EXERCISES |
1. From the essay on "Finding" film titles, extract word for word the part that opens with the words containing "I find that" and closes with "eventually finds me.".
2. Summarize the essay on "Finding" film titles in two sentences.
3. Proceed with the essay on "Finding" film titles, picking up right after its final line.

“Soon enough, America’s purported indie filmmakers will regale us with a ‘Remonstrating Cody,’ a ‘Defibrillating Schnitzler,’ a ‘Rehumidifying Allison,’ or a ‘Macerating Tennyson.’ Long live the present participle!”
I find that my spirit suffocates whenever I try to discuss trends — I must not merely bow to the trendsetter’s triviality but depend on his blindness for my inspiration. Wrapped in a passing trend, I become acutely aware of my mortality; my commentary, doomed to frivolity, becomes as ephemeral — as disposal — as the trend itself. Yet a fairly recent trend I’d hoped would disappear is more resilient than I expected: it taunts me, rubs my face in its banality, absolutely refuses to die, and in the process tramples the possibility of my even approaching certain films. How can a single trend, no matter how unreasonable, so cripple the spirit? My unnerving begins and ends with finding, a word that has weaseled its way into too many film titles. As soon as I see the word, I run. Yet it is the title that eventually finds me.
Currently the trend in titles is grammatically progressive. The use of the present participle disproportionately (dis-)graces the titles of films that presumably desire the ideal of continuous, unbounded, unframed action.2 The use of a progressive “-ing” verb in a title is certainly precedented, as in Educating Rita, Eating Raoul, Chasing Amy, Being There, or Being John Malkovich (though the passive “being” undoes the implication of extra-diegetic continuity). But the recent trend doesn’t exploit just any progressive verb — it fixates upon “finding.” Apparently filmmakers no longer trust us to understand that narratives inevitably trade in the stuff of discovery and transformation; this idea now must be broadcast in the title. A search on the Internet Movie Database reveals three hundred and twelve film titles that begin with the word “Finding,” the vast majority of them two-word titles (a verb plus a direct object) made in the past twenty years (or about fifteen “Finding” films per year, on average). I will try your patience with only a partial recounting of the list:
Finding Graceland (1998)
Finding North (1998)
Finding Kate (2004)
Finding Nemo (2003)
Finding Christa (1991)
Finding John Christmas (2003, television)
Finding Kelly (2000)
Finding Kraftland (2007)
Finding North (2012)

DATA EXCERPT |
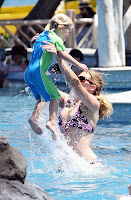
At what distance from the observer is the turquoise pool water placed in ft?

TASK RESULTS |
1.
I find that my spirit suffocates whenever I try to discuss trends — I must not merely bow to the trendsetter’s triviality but depend on his blindness for my inspiration. Wrapped in a passing trend, I become acutely aware of my mortality; my commentary, doomed to frivolity, becomes as ephemeral — as disposal — as the trend itself. Yet a fairly recent trend I’d hoped would disappear is more resilient than I expected: it taunts me, rubs my face in its banality, absolutely refuses to die, and in the process tramples the possibility of my even approaching certain films. How can a single trend, no matter how unreasonable, so cripple the spirit? My unnerving begins and ends with finding, a word that has weaseled its way into too many film titles. As soon as I see the word, I run. Yet it is the title that eventually finds me.

2. The author finds discussing trends stifling, yet one recent trend has refused to die: the word "finding" in film titles, which makes the author avoid certain films. Titles built on a progressive "-ing" verb have precedent, but the current trend fixates on "finding," and an Internet Movie Database search turns up three hundred and twelve titles that begin with that word, most of them two-word titles made in the past twenty years.

3.
Finding Rin Tin Tin (2007)
Finding Bigfoot (2011, television series)
Finding God in the City of Angels (2010)
Finding Relief: Pain Management for Older Adults (2008, television)
Finding Mr. Destiny (2010)
Finding Interest (1994)
Finding Me (2009)
Finding Atlantis (2011, television)
Finding Electra (2003)
Finding Faith in Christ (2003, video)
Finding Gauguin (2010)
Finding Hulk Hogan (2010, television)
Finding Jack Kerouac (2002)
Beautiful Me(s): Finding Our Revolutionary Selves in Black Cuba (2008)
Finding Billy! (2011, video)
Finding Billy (2012)
Finding Brave (2011, televison)
Finding Bryon (2005)
Finding Candy (2003, video)
Finding Carlton: Uncovering the Story of Jazz in India (2011)
Finding Chance (2008)
Finding Charlie (2006)
Finding Dennis (2010)
Finding Diane (2008)
Finding Eddie (2009)
Finding Eleazar (2004)
Finding Ella (2012)
Finding Emily (2012)
Finding Eric (2011)
Finding Eve (2003)
Finding Fathers (2011)
Finding Father’s Toe (2007)
Finding Godot (2012)
Finding Milton (2011)
Finding Purpose in Peaches (2009)
Finding Shakespeare (2011)
Finding Sight (2009)
Finding Solitude (2011)
Finding Spencer (2011)
“Kids Spooky Movie”: Finding Grandpa’s Gold (2011, video)
Indeed, Joseph Campbell would need instant reduction — we’re not dilatory Odysseuses but time-strapped suburbanites. Our discoveries have time only for two words, not for laborious quests, sedulous Holmesian deduction, or even a full paragraph. Even if we haven’t a clue whom or what will be “found,” it hardly matters, for we know a nudging score of either pop optimism or epiphanic minimalism will herald the film’s climactic discovery.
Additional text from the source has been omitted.